Ante esta situación de profunda crisis económica y social y sus manifestaciones (paro obrero, precariedad laboral, jornadas reducidas, despidos, boicots patronales, bases de trabajo sin revisar durante años, retrocesos en la legislación social heredados desde el bienio negro, lentitud en la aplicación de las reformas previstas en el pacto-programa del Frente Popular, etc., etc.), parece lógico que la conflictividad social desatada durante este período fuera fortísima, sin parangón hasta entonces (más de un centenar de conflictos; de huelgas, sobre todo, según nuestras estimaciones) y que las alteraciones del orden público registradas resultaran muy frecuentes, solo que, si hasta entonces, estas alteraciones habían sido protagonizadas, fundamentalmente, por las frecuentes intentonas insurreccionales de la CNT, por los episodios de «gimnasia revolucionaria» practicados por la central anarcosindicalista, en la etapa de gobierno del Frente Popular, detrás de casi todas las provocaciones encontraremos la mano de boicoteadores, de elementos falangistas y tradicionalistas, embarcados en una guerra sin cuartel contra el régimen republicano.

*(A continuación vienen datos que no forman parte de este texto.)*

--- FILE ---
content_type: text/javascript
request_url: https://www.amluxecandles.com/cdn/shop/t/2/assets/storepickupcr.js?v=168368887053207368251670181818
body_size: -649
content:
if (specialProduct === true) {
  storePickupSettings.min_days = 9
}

Para combatir la crisis en la ciudad se realizaron cuatro importantes asambleas. Dos, protagonizadas por las «fuerzas vivas», en el Ayuntamiento de Zaragoza (en las que participaron las primeras autoridades, representantes de los sindicatos obreros y de la patronal, colegios profesionales, Banca, Universidad, etc.), y otras dos, promovidas por la CNT (pero con participación de representantes del Frente Popular), en la plaza de toros de Zaragoza, adoptándose como principales medidas contra el paro la realización de 500 casas baratas, la prolongación de la calle de la Yedra (actual San Vicente de Paúl) y del paseo de la Independencia, la continuación de las obras de la Ciudad universitaria o la construcción de un muro de protección en la margen izquierda del Ebro. En el medio rural, la lucha contra la crisis fue combatida con arrojo, pero con una terrible escasez de medios, y en ella se vieron implicados los ediles, los diputados del Frente Popular, el gobernador Vera Coronel, los diputados provinciales y las organizaciones obreras. Las medidas ensayadas fueron de lo más variopinto: subidas de las contribuciones, reparto de parcelas municipales entre los más necesitados, construcción de una vasta red de caminos provinciales o aceleración de los procesos de aplicación de la reforma agraria o del rescate de bienes comunales.

Pero, sin embargo, como ya indico en la Introducción del libro, hubo poco, muy poco tiempo para resultados, ya que las Cortes tardaron mes y medio en constituirse, debido al complicado proceso de aprobación de las actas de diputados; y las iniciativas emprendidas contra la crisis, tanto desde las instancias regionales y provinciales como desde el Gobierno, necesitaban de algunos meses más para su materialización. Necesitaban algo más que esos cinco meses de cortesía que la «oposición» (entre comillas) otorgó al Frente Popular.

En la madrugada del 19 de julio, el taimado general Cabanellas, el masón que días antes del golpe fascista había realizado vehementes muestras de adhesión al régimen republicano, por medio de una «moción de censura» un tanto sui géneris (el bando de guerra), proponía otra forma de hacer política, otra forma de lucha contra la crisis social: contra el paro, Movimiento. Movimiento Nacional, por supuesto.

A partir de entonces, desdichadamente, la razón en marcha daría paso a la marcha de la sinrazón. Pero esa ya es otra historia.